## [ВЫБРАННЫЙ ОТРЫВОК]
--------

А я не понял капитана и… запил. Да так, что 27 и 28 октября для меня слились в один день и я забыл про день рождения сына. Но зато попал на заседание «синяков». Или, скорее, учредительный съезд, так как «синяки» впервые открыто признали себя «синяками» и за накрытым соответствующим образом столом занимались тем, что обсуждали и закрепляли устав. Заседание проходило конструктивно, по-деловому. Бутылка являлась вступительным взносом. Желающий внести в устав предложение или поправку должен был твердо встать на ноги, взять в руки микрофон-стакан и, обратившись к присутствующим не иначе как «господа синяки!..», выразить свою мысль, избегая «латинских» выражений, и только после этого выпить содержимое «микрофона». Соответственно, велся протокол и соблюдался регламент, и недостатка в «спикерах» не было. Столько остроумия и самоиронии было проявлено… Смеялись до слез и на глазах трезвели.

Эту бы энергию да в мирных целях!

--------

## [СОБРАННЫЕ СВЕДЕНИЯ]
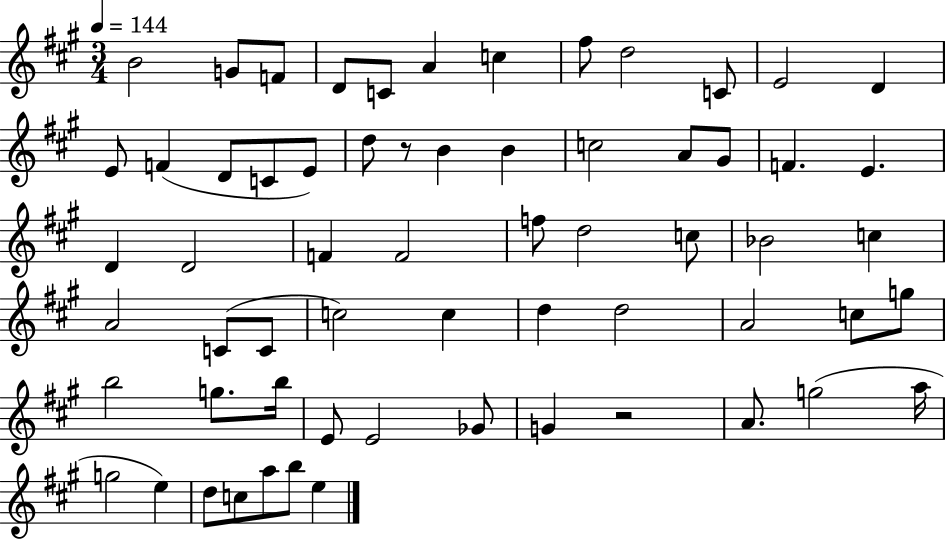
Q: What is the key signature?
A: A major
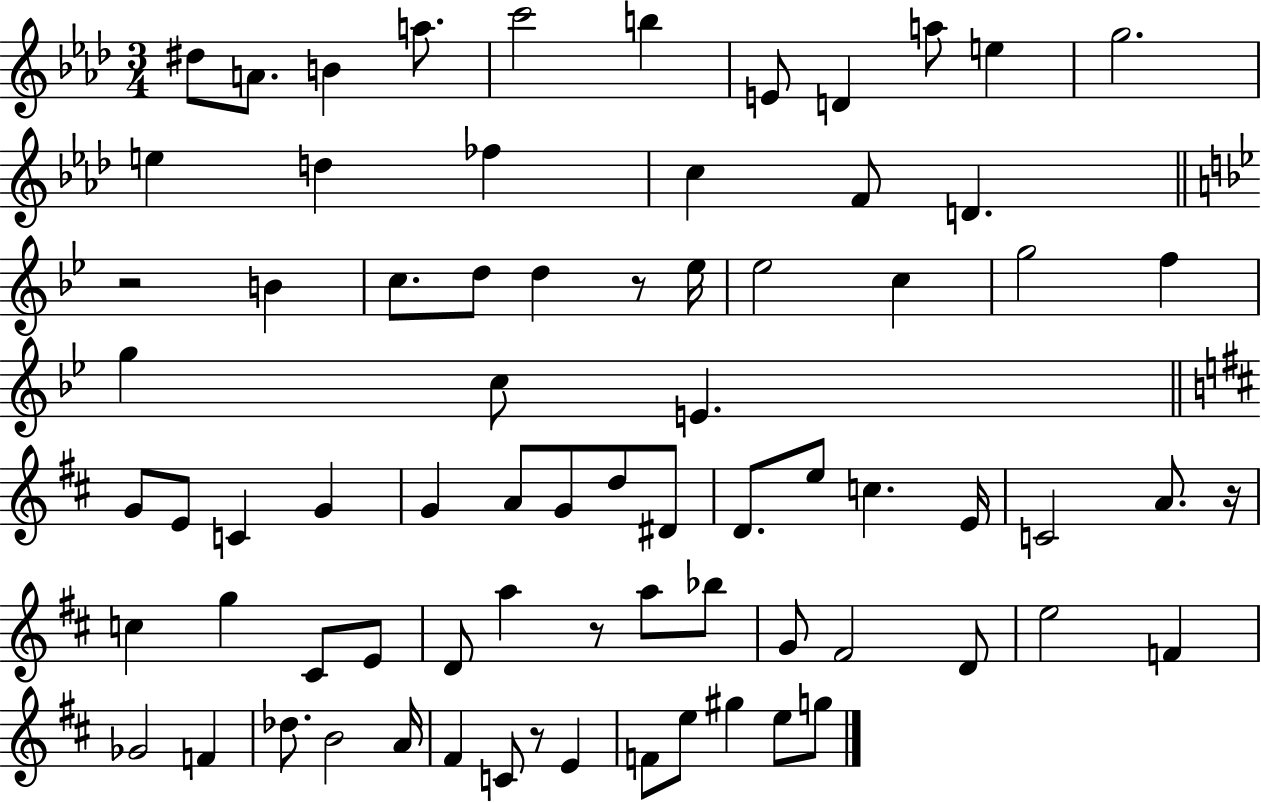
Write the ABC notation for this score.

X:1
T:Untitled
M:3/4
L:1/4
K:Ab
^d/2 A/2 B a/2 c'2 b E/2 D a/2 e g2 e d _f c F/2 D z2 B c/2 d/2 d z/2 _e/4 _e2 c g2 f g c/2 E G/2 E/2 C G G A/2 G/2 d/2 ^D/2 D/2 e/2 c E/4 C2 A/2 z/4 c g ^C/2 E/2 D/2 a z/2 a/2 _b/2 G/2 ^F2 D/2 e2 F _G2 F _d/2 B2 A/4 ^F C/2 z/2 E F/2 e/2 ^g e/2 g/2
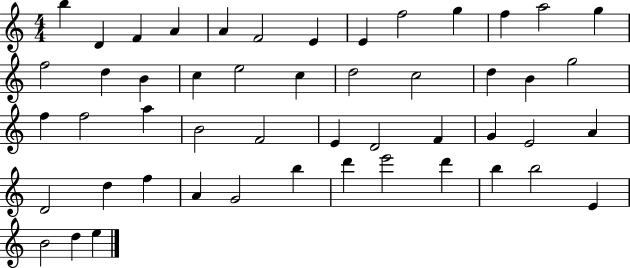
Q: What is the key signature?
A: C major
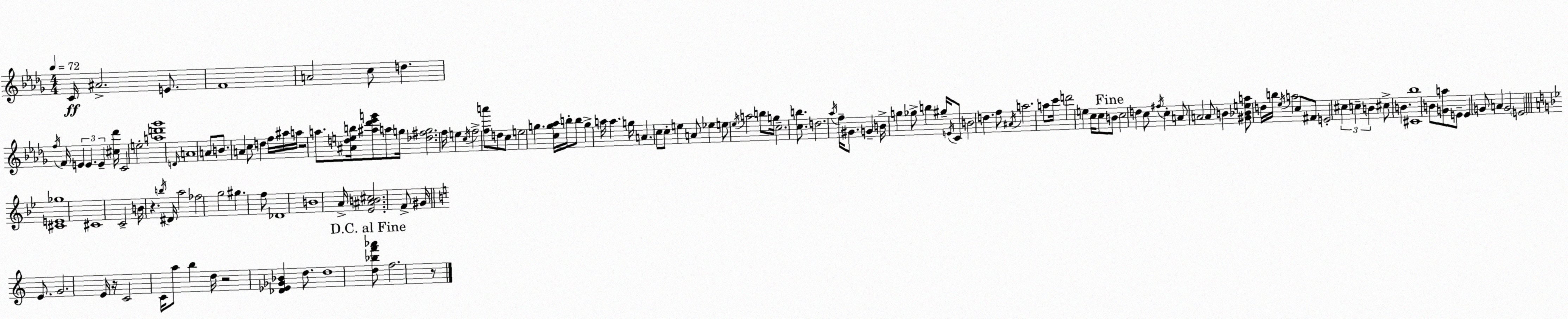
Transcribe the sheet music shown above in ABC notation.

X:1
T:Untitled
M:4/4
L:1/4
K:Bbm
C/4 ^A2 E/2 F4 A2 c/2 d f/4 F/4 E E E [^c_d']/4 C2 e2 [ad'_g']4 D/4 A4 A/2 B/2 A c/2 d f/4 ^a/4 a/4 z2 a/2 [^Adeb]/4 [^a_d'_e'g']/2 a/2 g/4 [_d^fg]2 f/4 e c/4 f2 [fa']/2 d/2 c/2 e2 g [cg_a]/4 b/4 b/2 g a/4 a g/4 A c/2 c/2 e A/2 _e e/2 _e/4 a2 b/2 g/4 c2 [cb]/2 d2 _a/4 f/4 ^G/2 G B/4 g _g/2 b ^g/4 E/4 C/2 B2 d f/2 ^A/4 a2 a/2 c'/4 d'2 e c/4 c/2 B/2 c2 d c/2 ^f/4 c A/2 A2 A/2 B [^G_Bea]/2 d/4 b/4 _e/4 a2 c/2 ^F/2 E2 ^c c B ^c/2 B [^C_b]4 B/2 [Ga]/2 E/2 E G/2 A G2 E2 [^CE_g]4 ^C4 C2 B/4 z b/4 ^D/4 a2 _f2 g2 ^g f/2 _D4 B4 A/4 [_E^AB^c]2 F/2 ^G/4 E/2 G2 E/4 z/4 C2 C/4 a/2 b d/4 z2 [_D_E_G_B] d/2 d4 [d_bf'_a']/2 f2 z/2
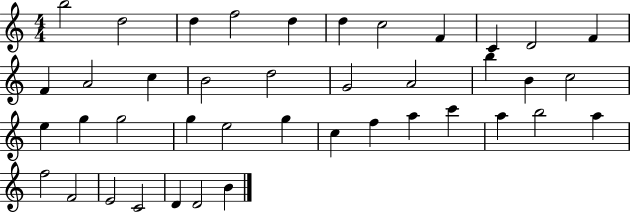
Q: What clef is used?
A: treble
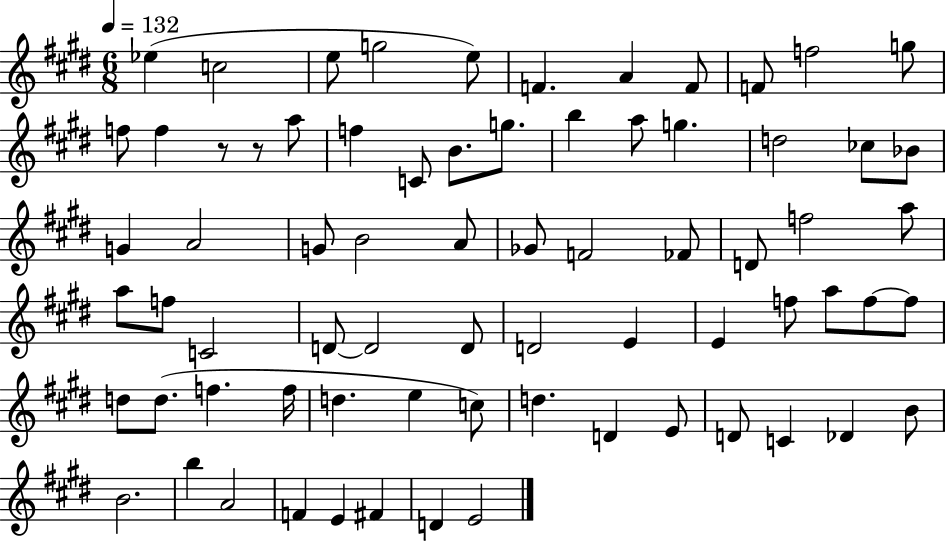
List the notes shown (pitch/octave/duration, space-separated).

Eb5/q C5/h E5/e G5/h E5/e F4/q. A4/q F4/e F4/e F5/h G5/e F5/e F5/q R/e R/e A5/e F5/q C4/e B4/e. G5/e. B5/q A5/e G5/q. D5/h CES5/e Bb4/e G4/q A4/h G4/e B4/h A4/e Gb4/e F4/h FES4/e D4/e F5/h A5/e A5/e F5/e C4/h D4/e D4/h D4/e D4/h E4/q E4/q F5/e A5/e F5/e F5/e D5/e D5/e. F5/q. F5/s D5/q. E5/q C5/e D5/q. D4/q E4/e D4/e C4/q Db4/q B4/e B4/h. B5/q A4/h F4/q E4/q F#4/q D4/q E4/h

--------

Перепиши из отрывка о съезде «синяков» всё, начиная со слов «А я не понял» и вплоть до слов «на глазах трезвели.», заменив «капитана» на «командира».

## [ПОЛНЫЙ ОТВЕТ]
А я не понял командира и… запил. Да так, что 27 и 28 октября для меня слились в один день и я забыл про день рождения сына. Но зато попал на заседание «синяков». Или, скорее, учредительный съезд, так как «синяки» впервые открыто признали себя «синяками» и за накрытым соответствующим образом столом занимались тем, что обсуждали и закрепляли устав. Заседание проходило конструктивно, по-деловому. Бутылка являлась вступительным взносом. Желающий внести в устав предложение или поправку должен был твердо встать на ноги, взять в руки микрофон-стакан и, обратившись к присутствующим не иначе как «господа синяки!..», выразить свою мысль, избегая «латинских» выражений, и только после этого выпить содержимое «микрофона». Соответственно, велся протокол и соблюдался регламент, и недостатка в «спикерах» не было. Столько остроумия и самоиронии было проявлено… Смеялись до слез и на глазах трезвели.